Dietary Changes That Help
What you eat in the days leading up to and during your period can influence how much pain you experience. The core principle is reducing inflammation by shifting the balance between omega-6 and omega-3 fatty acids in your diet. Omega-6 fatty acids (abundant in processed foods, vegetable oils, and fried foods) promote prostaglandin production, while omega-3s (found in fatty fish like salmon, walnuts, flaxseeds, and chia seeds) help counteract it.
An anti-inflammatory eating pattern in the week before your period can make a noticeable difference. That means more fruits, vegetables, whole grains, and omega-3-rich foods, and fewer processed snacks, sugary foods, and red meat. This isn’t about perfection. Even modest shifts, like swapping a few meals, can help reduce the prostaglandin load your body produces when your period starts.
Supplements Worth Trying
Several vitamins and minerals have evidence behind them for period pain, though results vary from person to person.
- Vitamin D: Multiple studies have found significant pain reduction in women who corrected a vitamin D deficiency. If you suspect your levels are low (common if you get limited sun exposure), this is worth checking with a blood test. Supplementing brought meaningful relief in several trials, particularly for women who were deficient to begin with.
- Vitamin B1 (thiamine): Taking 100 mg daily for two months has been studied head-to-head against ibuprofen for period pain, with both showing effectiveness. It’s a low-risk option to add to your routine.
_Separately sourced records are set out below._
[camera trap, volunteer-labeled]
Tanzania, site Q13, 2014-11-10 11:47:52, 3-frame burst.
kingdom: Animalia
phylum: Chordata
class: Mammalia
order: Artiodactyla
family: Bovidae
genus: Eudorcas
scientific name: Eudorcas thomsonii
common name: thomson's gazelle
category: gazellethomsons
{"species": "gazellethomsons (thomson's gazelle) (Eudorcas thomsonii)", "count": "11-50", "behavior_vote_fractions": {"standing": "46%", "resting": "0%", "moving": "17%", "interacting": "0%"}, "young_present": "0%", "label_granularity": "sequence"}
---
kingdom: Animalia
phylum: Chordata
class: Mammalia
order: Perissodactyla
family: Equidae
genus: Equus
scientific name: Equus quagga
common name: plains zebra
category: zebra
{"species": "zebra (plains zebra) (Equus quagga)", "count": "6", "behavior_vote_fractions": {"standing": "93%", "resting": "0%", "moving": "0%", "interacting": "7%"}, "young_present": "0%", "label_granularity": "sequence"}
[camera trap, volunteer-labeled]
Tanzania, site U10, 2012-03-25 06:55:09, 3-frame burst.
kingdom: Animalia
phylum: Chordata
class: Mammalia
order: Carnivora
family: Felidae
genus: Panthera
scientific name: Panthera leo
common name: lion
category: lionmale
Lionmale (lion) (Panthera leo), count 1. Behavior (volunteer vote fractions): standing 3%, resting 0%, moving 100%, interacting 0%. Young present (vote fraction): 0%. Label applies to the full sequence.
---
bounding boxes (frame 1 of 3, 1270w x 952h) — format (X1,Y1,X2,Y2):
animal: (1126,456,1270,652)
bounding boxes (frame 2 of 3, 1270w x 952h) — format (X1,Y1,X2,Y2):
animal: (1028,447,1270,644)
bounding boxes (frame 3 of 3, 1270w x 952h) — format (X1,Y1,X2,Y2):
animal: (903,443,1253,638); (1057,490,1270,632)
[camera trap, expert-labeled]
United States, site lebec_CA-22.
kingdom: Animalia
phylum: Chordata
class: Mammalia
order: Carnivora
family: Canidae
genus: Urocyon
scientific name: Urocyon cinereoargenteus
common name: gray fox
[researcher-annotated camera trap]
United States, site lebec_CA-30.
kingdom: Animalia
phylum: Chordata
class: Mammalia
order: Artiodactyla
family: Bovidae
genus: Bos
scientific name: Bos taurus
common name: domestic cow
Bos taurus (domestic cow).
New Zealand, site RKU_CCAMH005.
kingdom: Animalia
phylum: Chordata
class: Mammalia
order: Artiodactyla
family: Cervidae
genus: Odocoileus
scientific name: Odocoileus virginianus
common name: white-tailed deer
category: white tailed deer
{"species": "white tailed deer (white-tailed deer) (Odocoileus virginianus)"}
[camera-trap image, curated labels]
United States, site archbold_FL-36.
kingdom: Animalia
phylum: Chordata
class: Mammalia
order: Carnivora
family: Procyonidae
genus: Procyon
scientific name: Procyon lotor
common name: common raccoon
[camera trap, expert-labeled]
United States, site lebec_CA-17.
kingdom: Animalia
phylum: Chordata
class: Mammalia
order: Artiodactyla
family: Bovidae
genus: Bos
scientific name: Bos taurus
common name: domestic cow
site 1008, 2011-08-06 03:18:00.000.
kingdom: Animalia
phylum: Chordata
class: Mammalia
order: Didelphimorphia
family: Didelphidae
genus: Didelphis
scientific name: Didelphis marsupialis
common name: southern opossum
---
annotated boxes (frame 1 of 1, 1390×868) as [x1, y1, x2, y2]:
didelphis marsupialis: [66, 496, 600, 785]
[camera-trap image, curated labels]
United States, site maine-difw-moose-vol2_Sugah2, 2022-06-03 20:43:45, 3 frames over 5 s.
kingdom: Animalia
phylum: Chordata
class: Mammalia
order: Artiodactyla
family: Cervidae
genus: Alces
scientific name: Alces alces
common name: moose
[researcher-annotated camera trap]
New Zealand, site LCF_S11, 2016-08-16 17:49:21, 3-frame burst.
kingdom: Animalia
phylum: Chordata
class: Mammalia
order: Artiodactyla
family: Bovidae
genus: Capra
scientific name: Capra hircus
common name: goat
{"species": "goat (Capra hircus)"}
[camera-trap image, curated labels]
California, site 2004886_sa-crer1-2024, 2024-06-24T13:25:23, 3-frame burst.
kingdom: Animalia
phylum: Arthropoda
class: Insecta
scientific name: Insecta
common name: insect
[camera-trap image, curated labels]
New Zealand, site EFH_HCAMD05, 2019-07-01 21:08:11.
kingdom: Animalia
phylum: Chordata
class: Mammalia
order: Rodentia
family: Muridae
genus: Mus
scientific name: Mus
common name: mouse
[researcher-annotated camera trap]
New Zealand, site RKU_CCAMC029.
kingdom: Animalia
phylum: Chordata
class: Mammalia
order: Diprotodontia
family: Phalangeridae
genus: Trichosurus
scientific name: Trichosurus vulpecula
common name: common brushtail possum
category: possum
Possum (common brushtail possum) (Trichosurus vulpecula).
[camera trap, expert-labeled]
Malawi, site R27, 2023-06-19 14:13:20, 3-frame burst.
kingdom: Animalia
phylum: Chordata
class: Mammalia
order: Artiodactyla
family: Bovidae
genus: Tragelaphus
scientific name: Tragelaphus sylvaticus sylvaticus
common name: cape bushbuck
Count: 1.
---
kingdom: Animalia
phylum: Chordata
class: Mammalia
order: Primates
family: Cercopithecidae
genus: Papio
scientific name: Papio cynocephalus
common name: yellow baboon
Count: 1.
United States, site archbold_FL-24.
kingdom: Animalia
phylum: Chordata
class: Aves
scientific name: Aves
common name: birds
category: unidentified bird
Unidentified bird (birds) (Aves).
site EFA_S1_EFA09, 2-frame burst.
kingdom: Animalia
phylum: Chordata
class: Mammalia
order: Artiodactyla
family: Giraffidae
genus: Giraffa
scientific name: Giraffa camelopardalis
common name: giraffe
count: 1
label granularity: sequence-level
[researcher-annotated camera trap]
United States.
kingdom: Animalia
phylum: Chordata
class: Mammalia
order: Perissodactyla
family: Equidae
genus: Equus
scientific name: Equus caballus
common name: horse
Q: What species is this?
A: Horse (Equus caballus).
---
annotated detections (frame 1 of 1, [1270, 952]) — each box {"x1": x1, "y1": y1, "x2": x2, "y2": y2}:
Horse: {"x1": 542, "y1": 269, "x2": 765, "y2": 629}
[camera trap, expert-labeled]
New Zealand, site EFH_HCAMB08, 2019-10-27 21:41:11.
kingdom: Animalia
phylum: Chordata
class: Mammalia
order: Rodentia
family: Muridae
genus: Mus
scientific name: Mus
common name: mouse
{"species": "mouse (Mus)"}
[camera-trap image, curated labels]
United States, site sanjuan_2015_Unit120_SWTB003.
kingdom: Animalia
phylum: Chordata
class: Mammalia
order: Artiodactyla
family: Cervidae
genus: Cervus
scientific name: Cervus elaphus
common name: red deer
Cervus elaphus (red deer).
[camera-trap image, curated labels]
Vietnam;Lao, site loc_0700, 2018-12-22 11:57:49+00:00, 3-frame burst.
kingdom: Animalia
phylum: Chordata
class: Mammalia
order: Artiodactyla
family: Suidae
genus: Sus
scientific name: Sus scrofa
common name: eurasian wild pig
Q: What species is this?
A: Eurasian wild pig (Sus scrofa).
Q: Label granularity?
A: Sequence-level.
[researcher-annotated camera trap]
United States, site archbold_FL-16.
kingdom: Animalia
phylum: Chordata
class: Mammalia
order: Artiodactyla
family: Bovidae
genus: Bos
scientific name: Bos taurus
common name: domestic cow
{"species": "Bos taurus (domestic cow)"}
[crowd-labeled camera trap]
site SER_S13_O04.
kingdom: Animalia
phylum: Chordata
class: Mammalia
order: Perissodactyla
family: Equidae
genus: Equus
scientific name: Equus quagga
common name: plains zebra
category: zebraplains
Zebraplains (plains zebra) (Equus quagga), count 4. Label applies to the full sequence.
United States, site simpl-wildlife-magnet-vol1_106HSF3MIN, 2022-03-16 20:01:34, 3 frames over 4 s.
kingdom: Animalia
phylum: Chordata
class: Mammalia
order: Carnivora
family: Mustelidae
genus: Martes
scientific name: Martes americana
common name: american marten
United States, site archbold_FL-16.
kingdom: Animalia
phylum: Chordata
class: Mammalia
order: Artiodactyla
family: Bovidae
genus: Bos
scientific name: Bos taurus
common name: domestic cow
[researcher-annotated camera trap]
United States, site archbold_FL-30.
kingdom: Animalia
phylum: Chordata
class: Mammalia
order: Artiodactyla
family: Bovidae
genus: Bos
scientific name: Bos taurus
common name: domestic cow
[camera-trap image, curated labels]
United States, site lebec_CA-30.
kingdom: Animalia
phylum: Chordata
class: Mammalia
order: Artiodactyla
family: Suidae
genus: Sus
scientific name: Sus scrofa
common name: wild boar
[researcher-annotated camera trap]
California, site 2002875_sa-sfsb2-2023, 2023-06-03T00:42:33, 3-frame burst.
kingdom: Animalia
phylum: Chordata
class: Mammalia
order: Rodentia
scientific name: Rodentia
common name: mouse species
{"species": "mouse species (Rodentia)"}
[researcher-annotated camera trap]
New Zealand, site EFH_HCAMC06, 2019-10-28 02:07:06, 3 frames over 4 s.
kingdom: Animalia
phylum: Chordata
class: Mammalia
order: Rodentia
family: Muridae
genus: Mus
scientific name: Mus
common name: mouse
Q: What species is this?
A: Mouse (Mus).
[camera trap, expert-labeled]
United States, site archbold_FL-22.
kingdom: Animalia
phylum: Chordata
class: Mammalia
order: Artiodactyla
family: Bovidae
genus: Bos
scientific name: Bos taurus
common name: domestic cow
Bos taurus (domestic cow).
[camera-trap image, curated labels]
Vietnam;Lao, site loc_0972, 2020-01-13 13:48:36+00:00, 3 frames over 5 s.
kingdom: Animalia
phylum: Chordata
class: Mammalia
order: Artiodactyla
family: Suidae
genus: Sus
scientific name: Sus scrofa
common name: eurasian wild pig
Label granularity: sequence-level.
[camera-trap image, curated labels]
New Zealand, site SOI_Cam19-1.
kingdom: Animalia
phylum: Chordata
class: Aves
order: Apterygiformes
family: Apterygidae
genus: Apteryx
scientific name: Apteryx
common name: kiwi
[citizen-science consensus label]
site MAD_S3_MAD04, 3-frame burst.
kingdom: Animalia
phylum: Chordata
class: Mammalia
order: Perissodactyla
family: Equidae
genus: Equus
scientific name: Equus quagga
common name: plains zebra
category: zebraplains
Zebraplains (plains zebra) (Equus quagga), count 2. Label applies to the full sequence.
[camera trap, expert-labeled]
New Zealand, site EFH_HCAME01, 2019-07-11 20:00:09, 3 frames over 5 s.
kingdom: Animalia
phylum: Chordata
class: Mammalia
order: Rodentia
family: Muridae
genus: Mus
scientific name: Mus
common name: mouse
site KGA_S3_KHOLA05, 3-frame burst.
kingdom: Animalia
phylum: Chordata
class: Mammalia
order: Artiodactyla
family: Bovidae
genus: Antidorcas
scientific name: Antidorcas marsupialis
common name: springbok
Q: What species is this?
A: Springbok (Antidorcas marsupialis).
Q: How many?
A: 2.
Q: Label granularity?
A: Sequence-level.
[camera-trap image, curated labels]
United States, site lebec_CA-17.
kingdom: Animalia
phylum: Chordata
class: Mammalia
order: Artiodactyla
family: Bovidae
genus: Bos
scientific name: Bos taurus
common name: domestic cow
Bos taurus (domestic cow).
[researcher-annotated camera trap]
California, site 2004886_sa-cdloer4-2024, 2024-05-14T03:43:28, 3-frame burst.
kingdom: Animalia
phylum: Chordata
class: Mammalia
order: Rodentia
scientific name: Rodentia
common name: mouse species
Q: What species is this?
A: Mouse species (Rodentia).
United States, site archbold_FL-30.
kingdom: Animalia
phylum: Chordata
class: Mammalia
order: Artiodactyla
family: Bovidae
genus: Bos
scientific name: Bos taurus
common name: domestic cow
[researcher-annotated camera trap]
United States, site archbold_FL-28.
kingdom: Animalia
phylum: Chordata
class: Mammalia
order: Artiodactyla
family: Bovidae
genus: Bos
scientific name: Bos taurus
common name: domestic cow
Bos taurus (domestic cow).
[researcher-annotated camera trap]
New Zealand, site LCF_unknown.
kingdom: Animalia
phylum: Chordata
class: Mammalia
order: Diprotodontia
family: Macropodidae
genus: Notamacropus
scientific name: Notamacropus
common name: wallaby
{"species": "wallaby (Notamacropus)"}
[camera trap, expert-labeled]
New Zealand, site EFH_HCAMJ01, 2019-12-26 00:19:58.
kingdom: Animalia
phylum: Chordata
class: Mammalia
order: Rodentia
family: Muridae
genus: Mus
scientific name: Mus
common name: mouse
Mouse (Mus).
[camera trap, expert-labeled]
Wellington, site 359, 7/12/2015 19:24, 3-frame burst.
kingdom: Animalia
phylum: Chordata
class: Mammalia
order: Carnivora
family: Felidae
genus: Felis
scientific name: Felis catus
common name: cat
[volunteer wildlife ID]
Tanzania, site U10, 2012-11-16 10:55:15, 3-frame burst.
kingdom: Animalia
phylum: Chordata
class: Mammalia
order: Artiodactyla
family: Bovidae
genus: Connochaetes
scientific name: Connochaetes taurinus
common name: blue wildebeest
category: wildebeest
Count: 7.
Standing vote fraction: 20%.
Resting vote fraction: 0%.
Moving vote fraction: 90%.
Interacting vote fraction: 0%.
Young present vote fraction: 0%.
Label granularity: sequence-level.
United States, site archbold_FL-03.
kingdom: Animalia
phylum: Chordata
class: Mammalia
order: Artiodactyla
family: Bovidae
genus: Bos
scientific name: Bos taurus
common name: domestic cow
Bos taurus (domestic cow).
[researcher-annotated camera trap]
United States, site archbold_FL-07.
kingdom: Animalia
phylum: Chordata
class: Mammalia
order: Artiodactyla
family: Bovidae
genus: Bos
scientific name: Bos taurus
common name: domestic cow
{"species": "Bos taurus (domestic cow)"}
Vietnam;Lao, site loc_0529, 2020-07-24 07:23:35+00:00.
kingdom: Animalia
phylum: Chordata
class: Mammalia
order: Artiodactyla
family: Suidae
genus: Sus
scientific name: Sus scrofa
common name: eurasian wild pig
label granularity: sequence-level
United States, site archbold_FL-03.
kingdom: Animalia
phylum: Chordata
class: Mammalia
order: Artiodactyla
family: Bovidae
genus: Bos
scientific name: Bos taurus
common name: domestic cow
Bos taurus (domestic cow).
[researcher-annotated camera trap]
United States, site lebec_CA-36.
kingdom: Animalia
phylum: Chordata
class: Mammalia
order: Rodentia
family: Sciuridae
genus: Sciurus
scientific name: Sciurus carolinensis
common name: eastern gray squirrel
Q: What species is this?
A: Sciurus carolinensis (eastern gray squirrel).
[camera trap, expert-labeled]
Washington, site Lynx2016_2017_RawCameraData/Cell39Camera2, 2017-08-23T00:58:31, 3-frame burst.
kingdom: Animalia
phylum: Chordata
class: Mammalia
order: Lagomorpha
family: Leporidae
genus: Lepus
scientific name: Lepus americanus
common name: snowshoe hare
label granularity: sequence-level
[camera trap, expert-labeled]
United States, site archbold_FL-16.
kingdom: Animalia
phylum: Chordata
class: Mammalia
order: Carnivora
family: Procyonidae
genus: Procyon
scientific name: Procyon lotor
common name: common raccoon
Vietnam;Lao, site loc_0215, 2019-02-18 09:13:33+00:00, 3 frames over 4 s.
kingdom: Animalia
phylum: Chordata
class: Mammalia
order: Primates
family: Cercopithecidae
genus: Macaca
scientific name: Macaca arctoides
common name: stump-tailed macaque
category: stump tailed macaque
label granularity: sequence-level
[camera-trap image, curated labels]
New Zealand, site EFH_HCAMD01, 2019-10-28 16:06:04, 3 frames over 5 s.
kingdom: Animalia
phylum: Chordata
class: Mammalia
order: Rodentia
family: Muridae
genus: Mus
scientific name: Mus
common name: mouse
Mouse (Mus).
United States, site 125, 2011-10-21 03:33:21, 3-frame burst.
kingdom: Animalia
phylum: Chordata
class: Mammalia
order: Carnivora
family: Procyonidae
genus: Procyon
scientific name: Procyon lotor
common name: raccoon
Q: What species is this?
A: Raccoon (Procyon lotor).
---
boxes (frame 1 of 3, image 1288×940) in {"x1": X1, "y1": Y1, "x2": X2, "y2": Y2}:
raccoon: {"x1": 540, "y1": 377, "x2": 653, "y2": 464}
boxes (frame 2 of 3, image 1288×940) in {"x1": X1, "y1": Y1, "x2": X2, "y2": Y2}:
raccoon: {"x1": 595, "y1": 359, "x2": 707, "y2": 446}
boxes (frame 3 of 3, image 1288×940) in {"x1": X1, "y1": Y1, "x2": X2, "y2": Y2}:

- Vitamin E: Doses of 200 to 400 IU daily, taken for several days around your period over two consecutive cycles, reduced pain in multiple trials.
- Magnesium: Helps relax smooth muscle tissue, including the uterus. Many people are mildly deficient, and supplementing can ease cramping as well as the bloating and fatigue that come with it.
These supplements tend to show the most benefit after consistent use over two or three cycles rather than as a one-time fix.
TENS Machines
A TENS (transcutaneous electrical nerve stimulation) unit sends mild electrical pulses through adhesive pads placed on your skin, which can interrupt pain signals traveling to your brain. Small portable units are widely available without a prescription.
For period pain, placing the pads on your lower abdomen or lower back and using a higher frequency setting (around 80 to 100 Hz) has shown the most consistent results in studies. Sessions of about 30 minutes can provide relief, and some people use the device throughout the day as needed. It won’t work for everyone, but it’s drug-free and has essentially no side effects, making it a useful option to layer with other treatments.
When Pain Signals Something Else
Normal period cramps are uncomfortable but tolerable. They shouldn’t regularly force you to miss work, school, or daily activities. If your pain has always been severe, or if it’s getting noticeably worse over time, that pattern can point to an underlying condition like endometriosis or uterine fibroids rather than typical cramping.
Specific signs that something beyond normal prostaglandin activity may be involved include: pain that starts well before your period and lasts for days into it, pain during sex, pain with bowel movements or urination (especially around your period), heavy bleeding or bleeding between periods, and persistent fatigue, bloating, or nausea during your cycle. Endometriosis alone affects roughly 1 in 10 women of reproductive age and is often diagnosed years after symptoms begin because people assume their pain is just “bad periods.”
If over-the-counter medications and home strategies aren’t controlling your pain, that’s also a signal worth acting on. An ultrasound or further evaluation can identify or rule out structural causes, and additional treatment options, including hormonal therapies, become available once a clearer picture emerges.